There is no doubt that you'll be able to get arc to do it with enough time and energy. But this use of variables seems un-functional. Or otherwise not in the spirit of lisp. Have you considered a hash table where the key is the variable name?
This is coming from someone that writes VB.NET and C# at work. I understand the need for variables. But, I also know that I use very few when writing lisp.
It's risky to say "you should do X" or "you shouldn't use Y" when talking about using programming languages, because they don't look at the problem being solved. Using variables may be a very natural way to approach problem A, while they'd be very clunky for problem B.

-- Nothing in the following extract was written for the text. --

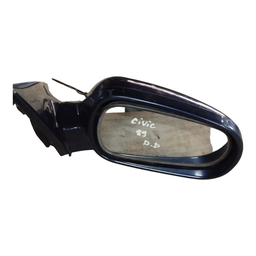 RETROVISOR DIREITO CIVIC 1996 A 2000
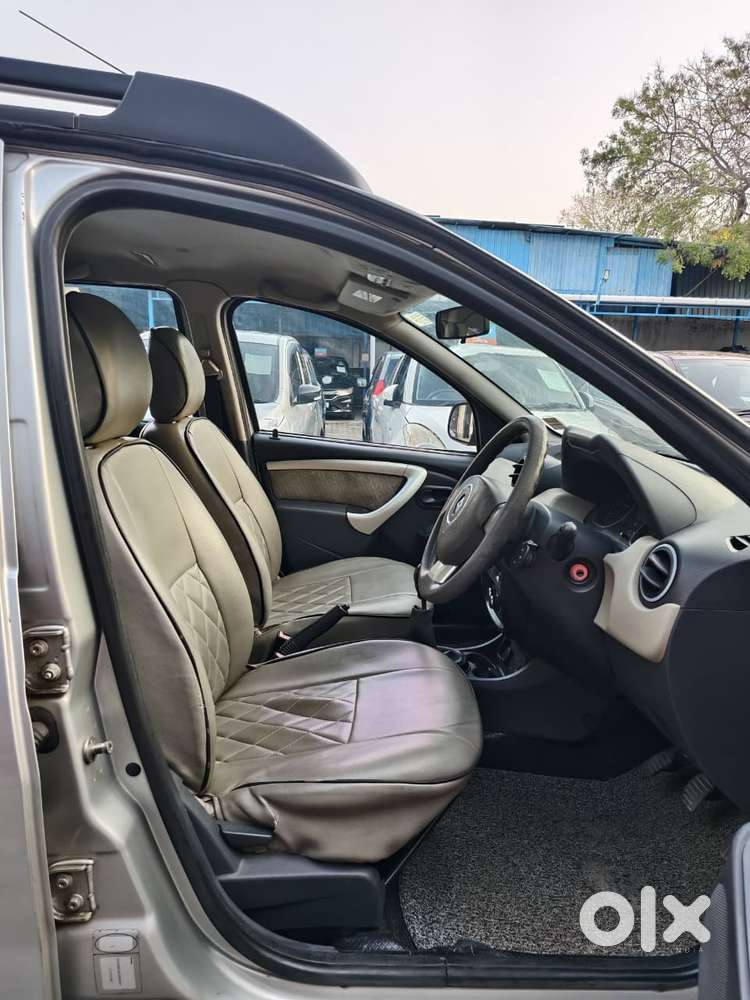 Renault Duster 2012-2015 85ps Diesel Rxl, 2013, Diesel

I am asking because it is a common mistake when moving from an imperative language to a functional language. I know I made the mistake of trying to use many variables when I first started writing functional code. I was asking so that I could help out.
I never said "you shound do ..." or "you shouldn't use ...".
I have no problem with people using whatever style or approach that they want. If you want to write arc with gotos and a bunch of variables, go for it. I just wanted to help this arc coder out.
That's not quite true. You would not see Lisp code written as though it were assembly, full of gotos and working with a finite number of registers, to take an extreme example. Lisp is a multiparadigm language, but it is heavily functional. As such, writing imperative code is not generally advisable ("not in the spirit of Lisp"), but is possible. Similarly, code with such a heavy use of variables is likely unfunctional, and thus would similarly be outside the "spirit of Lisp". Yes, you can do anything you want in Lisp (cf. the Church-Turing thesis), but it may not be advisable ("in the spirit of Lisp"). Again, for instance, if you want to work in a stack-based manner, it would probably be advisable to either (1) rework your code, or (2) switch to a stack-based language like Factor.
This is not unique to Lisp: if you want to write a tail-recursive, functional, list-based program in C, that's probably not a good idea. You can, but since C is optimized for iteration (with many implementations not even supporting tail call elimination) and for imperative programming (it lacks closures and anonymous functions), and since memory management in C is…clunky…you would be better off (1) reworking your code, or (2) switching to a more functional language with lists and tail call elimination, such as a Lisp.
In short, yes, as a Turing-complete language, Lisp can do anything. And as a multi-paradigm language (with macros), it can do a good job at performing a given task in any way. But it has strengths, inclinations, and intentions, which together do comprise what could be called a "spirit of Lisp".